You'd think we could begin and end a story on Google's quarterly gains its net earnings overall were up 35% over the previous year's second quarter, to just about one and a quarter billion dollars. But the fact not only that Google's making these tweaks, but that it's tweaking its tweaks, is raising concern among analysts -- especially those who were expecting those 35% gains to have actually been higher.

What's going on? One more clue came today from Web traffic analysis firm comScore: Google's share of search queries placed from US-based households and universities (i.e., non-commercial) dropped last month, ever so slightly. Google served 61.5% of the nation's individuals searches in June 2008, by comScore's estimate, compared to 61.8% in May. The surge that comScore reported last month, stopped.

With online advertising manageable like a free-flowing commodity -- like oil, electricity, and in Starbucks' case, coffee -- the way to increase the value of what flows through the pipeline is to restrict the flow. That's what Google has been doing: reducing the quantity of AdSense ads on its own pages, to help justify its sales value of what it does sell.

But part of Brin's concern has to do with the fact that, at least for the time being, Google isn't the only supplier of advertising. When it restricts the flow, consumers can go elsewhere. Remember, AdSense ads actually have consumer value as well -- they're among the items that appear in response to users' queries. It's strange to think of consumers wanting ads; but when you're selling contextual ads, relevance is determined by applicability to users' wants.

So the other part of comScore's numbers today could not be interpreted as good news: Yahoo and Microsoft actually gained all of those searches that Google lost, with Google's US search share rising 0.3% and Microsoft's 0.7% on the month. Yes, that's Microsoft rising by close to one point.

Exactly how is Google making its adjustments? As CEO Eric Schmidt indicated, his company keeps a close watch on the economic conditions in the US and the rest of the world, preferably by reading the newspaper.

"There is obviously evidence of a slowdown in the US and Europe; you read it in the paper every day," Schmidt told one analyst. "We continue to believe that we are very, very well-positioned in such a slowdown and especially if it gets worse. The reason is there's a flight to quality and in particular a flight to measurability. So our economics are more driven by, for example, if people stop searching for something we might not be able to do ads against it."

Say again? The "flight to quality" is Schmidt's term for shifting Google's measure of sales from a quantitative to a qualitative basis -- restricting the flow, and tightening content around richness. But what's rich to the user? That's a harder question to answer in a tough economy, because the consumer is going to be tightening her spending.

Of course, that could mean that same consumer could spend more time online, as Google's Chief Economist Hal Varian then pointed out.

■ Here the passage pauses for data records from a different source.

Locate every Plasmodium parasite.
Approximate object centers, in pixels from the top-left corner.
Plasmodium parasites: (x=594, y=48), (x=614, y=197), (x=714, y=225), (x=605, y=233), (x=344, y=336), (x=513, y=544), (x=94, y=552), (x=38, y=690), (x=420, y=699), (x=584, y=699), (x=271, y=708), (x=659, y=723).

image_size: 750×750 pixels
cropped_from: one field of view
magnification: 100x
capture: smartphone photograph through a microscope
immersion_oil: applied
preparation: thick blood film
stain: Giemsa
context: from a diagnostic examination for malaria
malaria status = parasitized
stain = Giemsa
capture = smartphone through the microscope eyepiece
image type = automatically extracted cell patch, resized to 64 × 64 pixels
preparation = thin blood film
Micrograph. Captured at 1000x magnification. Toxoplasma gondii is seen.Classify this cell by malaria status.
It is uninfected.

Again, gently countermanding the person who spoke before him, Varian said, "I think part of what is happening is that as times get a little uncertain price-sensitive consumers are going to shop more carefully to try to make every dollar count. That means they are going to be doing research online and they are going to be doing shopping online."

Then comparing Google to another of the world's major suppliers that has recently had the luxury of being able to tighten supply to drive value, Varian added, "I think we have a little bit of the Wal-Mart Effect going on that as times get tough, people are going to watch their dollars. In many cases that means doing more shopping online."